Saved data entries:
* * * *

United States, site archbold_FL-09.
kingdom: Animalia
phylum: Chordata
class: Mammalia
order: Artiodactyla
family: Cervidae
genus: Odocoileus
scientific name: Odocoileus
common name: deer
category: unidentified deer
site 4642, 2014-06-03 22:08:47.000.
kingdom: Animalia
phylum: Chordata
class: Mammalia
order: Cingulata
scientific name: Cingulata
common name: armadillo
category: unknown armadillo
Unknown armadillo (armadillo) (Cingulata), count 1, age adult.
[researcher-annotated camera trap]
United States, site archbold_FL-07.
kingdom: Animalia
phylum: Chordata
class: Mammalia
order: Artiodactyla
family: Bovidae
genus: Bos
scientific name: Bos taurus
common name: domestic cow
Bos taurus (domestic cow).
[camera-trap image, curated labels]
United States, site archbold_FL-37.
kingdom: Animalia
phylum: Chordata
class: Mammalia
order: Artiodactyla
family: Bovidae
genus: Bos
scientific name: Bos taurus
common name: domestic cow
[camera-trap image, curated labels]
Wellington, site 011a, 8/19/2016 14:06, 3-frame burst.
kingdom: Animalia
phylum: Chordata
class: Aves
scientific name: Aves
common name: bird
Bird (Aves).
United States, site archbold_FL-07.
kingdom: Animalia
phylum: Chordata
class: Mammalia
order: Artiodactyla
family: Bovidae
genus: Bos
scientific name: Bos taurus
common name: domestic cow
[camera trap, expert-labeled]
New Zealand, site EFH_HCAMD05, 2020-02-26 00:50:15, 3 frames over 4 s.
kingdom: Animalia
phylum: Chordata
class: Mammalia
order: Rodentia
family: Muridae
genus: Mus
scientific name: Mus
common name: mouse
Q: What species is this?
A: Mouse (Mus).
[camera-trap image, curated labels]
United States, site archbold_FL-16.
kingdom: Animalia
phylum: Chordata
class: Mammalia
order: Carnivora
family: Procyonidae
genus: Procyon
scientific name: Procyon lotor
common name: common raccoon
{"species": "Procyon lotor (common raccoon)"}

* * * *

Work to complete. Word for word, copy out the data.

Response.
United States, site archbold_FL-09.
kingdom: Animalia
phylum: Chordata
class: Mammalia
order: Artiodactyla
family: Cervidae
genus: Odocoileus
scientific name: Odocoileus
common name: deer
category: unidentified deer
site 4642, 2014-06-03 22:08:47.000.
kingdom: Animalia
phylum: Chordata
class: Mammalia
order: Cingulata
scientific name: Cingulata
common name: armadillo
category: unknown armadillo
Unknown armadillo (armadillo) (Cingulata), count 1, age adult.
[researcher-annotated camera trap]
United States, site archbold_FL-07.
kingdom: Animalia
phylum: Chordata
class: Mammalia
order: Artiodactyla
family: Bovidae
genus: Bos
scientific name: Bos taurus
common name: domestic cow
Bos taurus (domestic cow).
[camera-trap image, curated labels]
United States, site archbold_FL-37.
kingdom: Animalia
phylum: Chordata
class: Mammalia
order: Artiodactyla
family: Bovidae
genus: Bos
scientific name: Bos taurus
common name: domestic cow
[camera-trap image, curated labels]
Wellington, site 011a, 8/19/2016 14:06, 3-frame burst.
kingdom: Animalia
phylum: Chordata
class: Aves
scientific name: Aves
common name: bird
Bird (Aves).
United States, site archbold_FL-07.
kingdom: Animalia
phylum: Chordata
class: Mammalia
order: Artiodactyla
family: Bovidae
genus: Bos
scientific name: Bos taurus
common name: domestic cow
[camera trap, expert-labeled]
New Zealand, site EFH_HCAMD05, 2020-02-26 00:50:15, 3 frames over 4 s.
kingdom: Animalia
phylum: Chordata
class: Mammalia
order: Rodentia
family: Muridae
genus: Mus
scientific name: Mus
common name: mouse
Q: What species is this?
A: Mouse (Mus).
[camera-trap image, curated labels]
United States, site archbold_FL-16.
kingdom: Animalia
phylum: Chordata
class: Mammalia
order: Carnivora
family: Procyonidae
genus: Procyon
scientific name: Procyon lotor
common name: common raccoon
{"species": "Procyon lotor (common raccoon)"}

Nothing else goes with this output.